他的瞳孔缩了一下,那一下很短,短到如果不是一直盯著他的眼睛看,根本不可能注意到。

“祁同伟同志,这笔钱,你有什么解释吗?”

祁同伟看著那行数字,看著那个日期,看著那个匯款人。

他知道这一天迟早会来,从他把u盘交给季珩珩的那一天起,他就知道。

但他没想到来得这么快,没想到省纪委的效率这么高,没想到侯亮平的举报信这么有分量。

他深吸了一口气,抬起头,看著孟副书记的眼睛。

“这笔钱,是我借的。山水集团的一个项目,资金周转不开,找我帮忙。

我没有那么多现金,就找朋友凑了一笔。

后来项目回款了,山水集团就把钱还给我了,借条还在,我可以提供。”

孟副书记看著他,看了几秒,没有说话。

他在判断,判断祁同伟说的是真话还是假话。

判断这笔钱到底是借款还是分红,判断这张借条是真的还是后来补的。

判断眼前这个穿著警服、腰杆挺得笔直、表面镇定自若的公安厅厅长,到底是一个什么样的人。

谈话持续了一个半小时。

孟副书记问了十几个问题,祁同伟答了十几个问题。

每一个问题,他都回答了。

每一个答案,都滴水不漏。

他像一台被精心编程的机器,输入一个问题,输出一个答案。

答案不是真的,也不是假的,是“合適”的。

合適到让提问的人挑不出毛病,合適到让自己不会陷入更深的麻烦,合適到让这场谈话可以在规定的时间內结束。

祁同伟走出省纪委大楼的时候,天已经快黑了。

他没有开车,沿著街道走了一段路,找了一个没人的角落,停下来,从口袋里掏出手机,拨了季珩珩的號码。

电话响了两声就接了。

“季总,谈完了。”

祁同伟的声音有些哑,像是一整天没喝水,又像是刚才在那间屋子里说了太多话,把嗓子说干了。
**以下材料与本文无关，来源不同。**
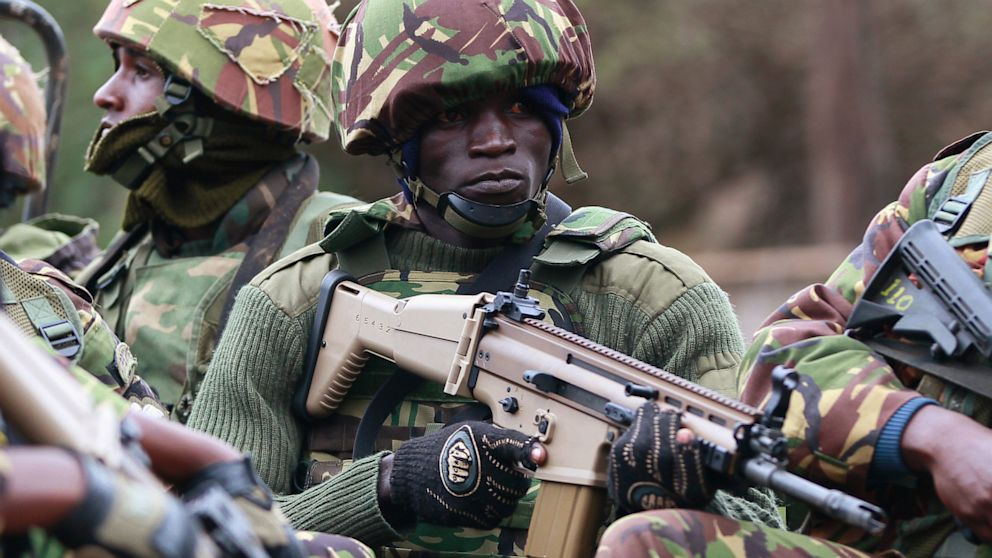 PHOTO: Soldiers from Kenya Defense Forces arrive at Westgate Shopping Centre in Nairobi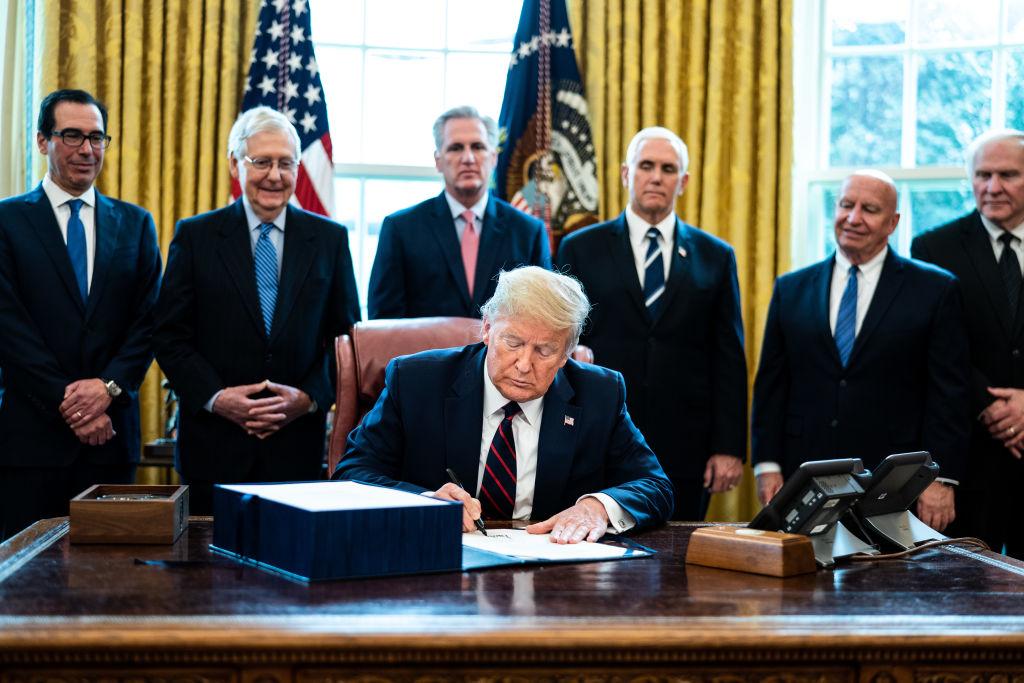 Trong đại dịch, tổng thống Donald Trump vẫn chứng tỏ được bản lĩnh quyết đoán và sự đúng đắn của mình khi vực dậy được một tinh thần Mỹ vĩ đại.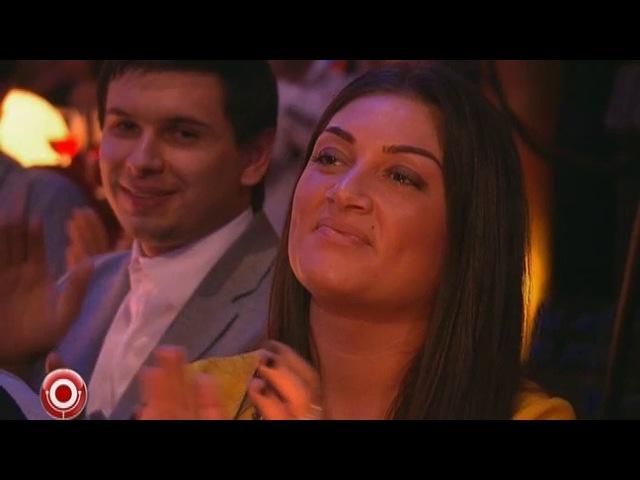 Гарик Харламов и Тимур Батрутдинов - Голая женщина поступает в МГУ и iPhone 5 из сериала Камеди Клаб смотреть бесплатно видео онлайн.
“怎么说?”季珩珩的声音很平静,平静得像在问今天天气怎么样。

祁同伟把谈话的內容大致说了一遍。

山水集团的关係,高小琴的关係,银行流水的解释。

他说得很详细,每一个细节都说了,包括自己怎么回答的,对方什么反应,有没有追问,有没有暗示什么。

他说完之后,电话那头沉默了片刻。

“祁厅长,您回答得很好。但省纪委问的这些,只是开胃菜,主菜还没上。”

祁同伟握著手机的手指紧了一下。

“季总,您什么意思?”

“我的意思是,省纪委这次找您谈话,不是因为他们掌握了多少证据。

是因为有人举报了您,他们不得不查。

查完之后,发现证据不足,暂时搁置。

但侯亮平不会罢休,他还会继续挖。

他挖到新的证据,还会继续举报。

省纪委就会继续查,这不是一次谈话能解决的问题,这是一场持久战。”

祁同伟的呼吸重了一些,胸膛在剧烈地起伏,像一台快要过载的发动机。

“季总,那我该怎么办?”

电话那头沉默了片刻。

然后季珩珩说了一句让祁同伟记了很久的话:“祁厅长,您手里有什么牌,就打什么牌。您手里的牌,比侯亮平多,您只是不敢打。”

祁同伟握著手机,看著灰濛濛的天。

云层裂开一道缝,阳光从缝隙里漏下来,正好照在他身上。

他把那道光,当作季珩珩伸过来的手。

“季总,我明白了。”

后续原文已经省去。